除染をとりまく問題点を整理しておく | ワシントン通信 3.0~地方公務員から転身した国際公務員のblog

除染をとりまく問題点を整理しておく

 あの大震災以前にも除染なる言葉は存在したのだろうか?少なくとも僕自身は聞いたことがありませんでした。でも、いま福島にいると、この除染という言葉を見たり聞いたりしない日はありません。福島駅のそばには、除染を担当する環境省の新しい事務所がオープンしたようですし(↓)、先日乗ったタクシーの運転手さんも、「除染を請け負う業者が大量に福島に集まり始め、市内のホテルはどこも混んでいる」と言っていました。除染については僕もまだ勉強中でよく分からない部分が多いのですが、一応これまでに得た情報を基に問題点を整理しておこうと思います。他にも除染を巡る問題点があれば教えて下さい。


1. 除染技術と除染効果: 最初の疑問は、そもそも除染技術というものが確立されているのかどうかということ。そして、除染をやってどれほどの効果があるのかということ。高圧洗浄機で道路や建物を洗い流したところで、側溝から川へ海へと放射能が場所を変えるだけ。あるいは表土を剥ぎ取っても、それをどこに処分するかという問題が残ります。ただ、日常の生活空間における放射線量を下げるという意味においては一定の効果があるのでしょうね。福島市の2月の広報に、市内の18公園を除染した結果が出ていましたが、除染前と除染後で線量は最大で93%ほど低減し、ほとんどが70%以上の低減率ということでした。あと、地域における除染の進め方もまちまちなようです。例えば、線量の高い地区から除染を始めればいいのか。住宅地から除染を始めればいいのか。あるいは飯舘村などは、雨や風により放射性物質が高地から低地へと流れることが予想されるので、高地から除染を始めることを提案しています。どういう技術で、どういう方法と順番でやれば一番効果があるのかというのも、これから蓄積される経験次第といったところでしょうか。

2. 除染従事者の健康管理: 次に気になるのが、除染従事者の健康への影響です。特に福島で時々耳にするのが、町内会で除染活動をしたり、ボランティアによる除染をするというもの。こういった、いわゆる素人が除染をする場合に、きちんと防御服を着用させたり、長期的な健康管理やモニタリングができるのかというのは心配ですね。それに素人にやらせたら、除染の質だって下がるでしょう。そういうこともあるので、僕自身は誰にでも除染をやらせることには少なからず懐疑的です。
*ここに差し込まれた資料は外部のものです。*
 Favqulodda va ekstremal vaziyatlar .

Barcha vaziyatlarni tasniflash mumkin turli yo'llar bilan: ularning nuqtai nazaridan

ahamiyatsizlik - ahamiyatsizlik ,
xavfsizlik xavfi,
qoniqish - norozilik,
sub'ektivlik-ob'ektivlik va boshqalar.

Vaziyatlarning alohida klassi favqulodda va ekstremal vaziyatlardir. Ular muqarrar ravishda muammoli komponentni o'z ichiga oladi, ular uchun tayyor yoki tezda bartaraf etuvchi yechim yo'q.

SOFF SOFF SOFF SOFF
3. 住民の意向: 次は、そもそも除染を住民が望んでいるのかということ。これは意見が分かれるところでしょう。原発事故で避難している住民にしてみれば、できれば故郷に帰りたいというのは当然の感情です。農家にしたって、除染で放射能の影響が消えるなら、農地を除染して農業を再開したいでしょう。でも先日の報道では、避難生活を強いられている住民の8割が「除染は効果がない」と思っているようですし、「除染に膨大な金をかけるくらいなら、賠償額を増やせ」という声も度々聞きました。結局は、地域、地域できめ細かく住民の意見を聞き、除染対策に反映させていくしかないのでしょう。
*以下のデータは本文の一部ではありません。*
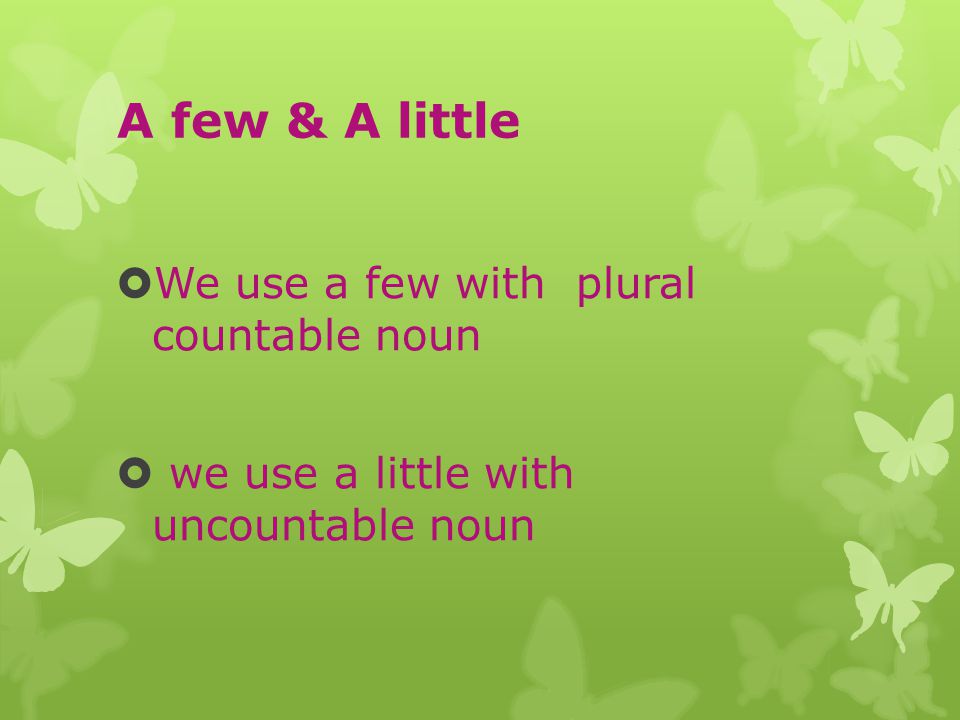 A few & A little

We use a few with plural countable noun

we use a little with uncountable noun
4. コストと調達・発注方法: 福島県内の自治体は、どこも新年度予算が例年より大幅にアップ。その主な理由が除染のコストです。報道によると、南相馬市では除染コストが向こう2年間で400億円だそうです。こういった除染コストを誰が負担すべきなのか(本来は東電なのでしょうが)という問題と共に、どういう発注方法ならばコストを抑えて効果を最大限にできるのかということにも関心があります。競争を担保し、地元雇用を増やし、業者の技術開発を促すような発注方法が理想です。僕が考えていたのはアウトプット・ベースの契約です。「何ヘクタールの表土を削り、何戸の建物を洗い流して金額はいくら」という契約ではなく、「線量がいくら下がれば金額はいくら」というような契約。こういうの、どこかで試してみませんか。これだと、入札不調になりますかね。

5. 処分場の未確定: 最後になりますが、何と言っても一番の問題は、除染をした後の汚染土や汚染物質の処分場が決まっていないということではないでしょうか。一応、中間貯蔵施設は福島県双葉郡内に設置するという方向性が示されているようですが、最終処分場は候補地さえも未確定の状態です。中間貯蔵施設の位置選定だって容易には決まらないでしょうし、ましてや最終処分場を決めるのはもっと難しいでしょう。この問題を放置したままで除染を大規模に実施することは、少し危険じゃないかと思うのです。